Agriculture

A Lot on The Plate

Meat Production

Compared to similar-sized markets, Nigeria lags in terms of meat production. India counts around 283 million head of cattle, Brazil 207 million, and Nigeria just 19 million. With increasing disposable […]

Compared to similar-sized markets, Nigeria lags in terms of meat production. India counts around 283 million head of cattle, Brazil 207 million, and Nigeria just 19 million. With increasing disposable income, food consumption patterns are changing in Nigeria, with a growing preference for quality meat. Per capita food consumption forecasts for 2015 expected 7% growth, a rate that is forecast for the next five years.

As it stands, food-processing capacity is low, following decades of reliance on imports, but it is also one of the main areas of activity in the sector. State governments, especially Lagos State, are already making moves to facilitate public-private partnerships (PPPs) to serve the growing demand.

Akinwumi Adesina, a former Nigerian Minister of Agriculture and Rural Development who now heads the African Development Bank, says Nigeria is currently consuming 360,000 tons of beef a year, a volume that is predicted to rise to 1.3 million tons by 2050.

Nigeria produces twice the amount of beef as its neighbors, but regional exports of meat have fallen to insignificant levels. In 1996, Nigeria exported 54,000kg of bovine meat to Ghana, while in 2012 this was down to just 3,550kg. There is limited collaboration across regional value chains, and the sector is hindered from expansion by weak and outdated meat trade policies.

Nigeria continues to ban imports from any country of all bovine animal meat and edible offal, as well as pork, sheep, and goat. The prevention of bovine spongiform encephalopathy (BSE) is the standard rationale within the region; however, Nigeria also bans the import of live and dead poultry (with the exception of day-old chicks) and poultry meat, due to avian influenza (AI), which is inconsistent with international standards.

Challenges to increasing meat production are a combination of poor land tenure policies and low investment in education and research. The livestock sector lacks storage facilities and land for livestock farming. Many farmers do not have access to loans to help them increase their acreage, and the lack of storage facilities undermines attempts to accumulate stock for export.

A French-led study in Oyo State found that meat production could be increased simply through education, without investing in technologies, finding that education in animal husbandry alone could increase poultry production by 50.3%, pig production by 65.4%, and goat production by 30.1%. Financial incentives, especially from banks and insurance companies, to support the private sector to create support networks for agriculture, especially feeder road networks, is seen as key to unlocking this potential.

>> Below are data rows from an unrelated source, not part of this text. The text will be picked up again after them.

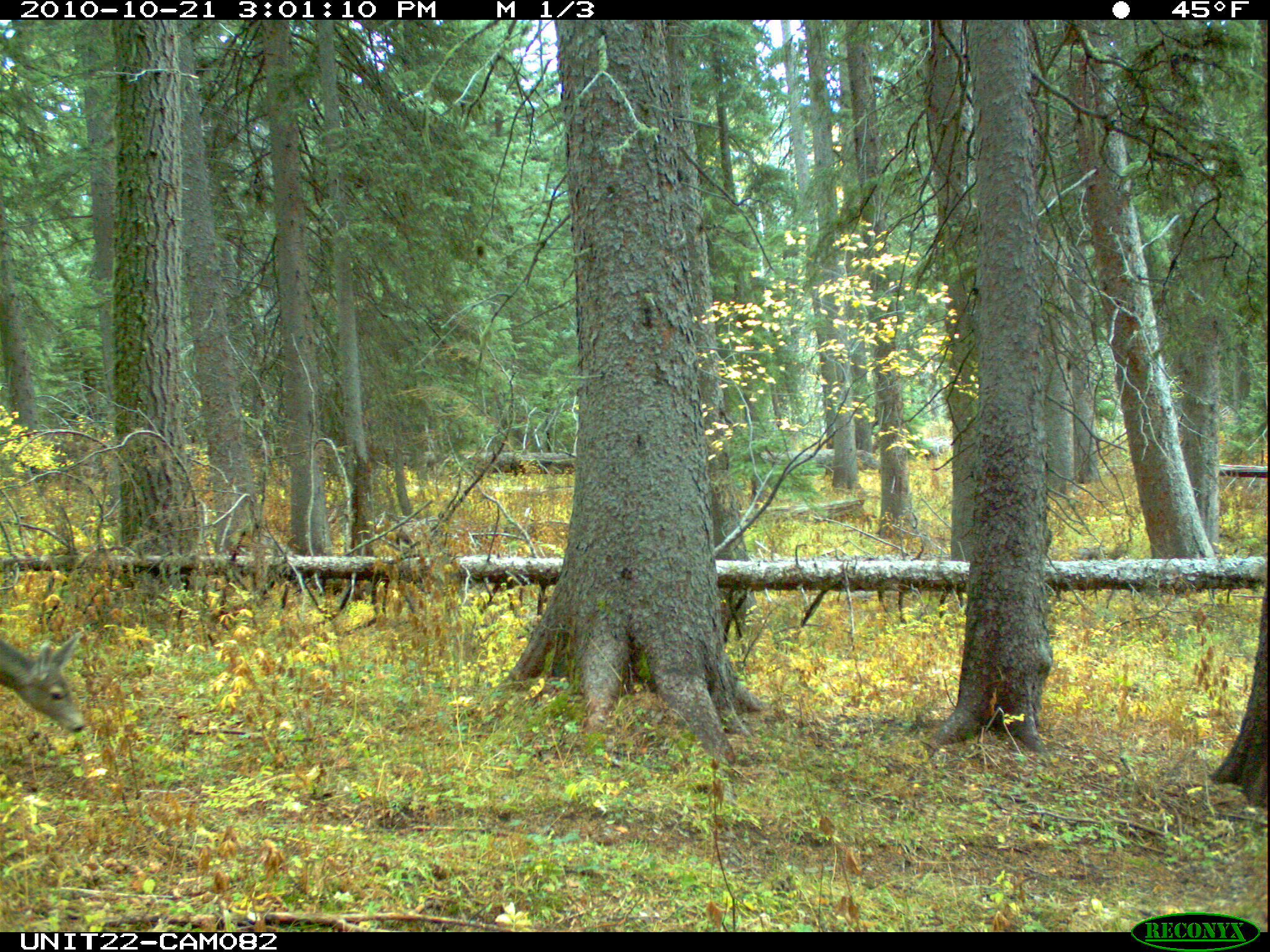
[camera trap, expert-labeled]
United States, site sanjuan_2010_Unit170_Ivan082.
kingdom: Animalia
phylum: Chordata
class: Mammalia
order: Artiodactyla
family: Cervidae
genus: Odocoileus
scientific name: Odocoileus hemionus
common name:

The government is making moves to answer these calls. In April 2015, then minister Dr. Akinwumi Adesina announced plans to develop agribusiness-training schemes. The IMF’s country report in March praised the Development Finance Department of the CBN’s commercial agriculture credit scheme (CACS) for extending credit of N239 billion since its inception. The maximum interest rate of this credit is 9% and the agricultural credit support scheme (ACSS) is extending credit of N876 million at 6% at the time of writing.

For years, local press has criticized the lack of hygiene and the environmental hazards caused by waste products. In April 2015, Lagos State Commissioner for Agriculture, Gbolahan Lawal, announced that the state would be partnering with a private operator to address the effluents from the Oko-Oba abattoir. The goal is to convert waste products into biogas as well as fertilizer.

Likewise, the chairman of the House Committee on Agriculture, Co-operatives and Rural Development, Olanrewaju Ibrahim Layode, announced early in 2015 that a bill would be put together to make the production and distribution of poorly processed meat an offense in Lagos State. He said the bill, when passed into law, would crack down on illegal abattoirs, and illustrates ongoing attempts to improve the industry’s health standards.

The opportunities for PPPs are huge and varied. As the study in Oyo State found, husbandry education, transport, meat production, and processing may yield the best results. Diversification of waste-based products, a significant industry in more developed markets, also bode well for experienced companies. The meat industry in Nigeria awaits investment and expertise, but the demand to drive its growth is already in place.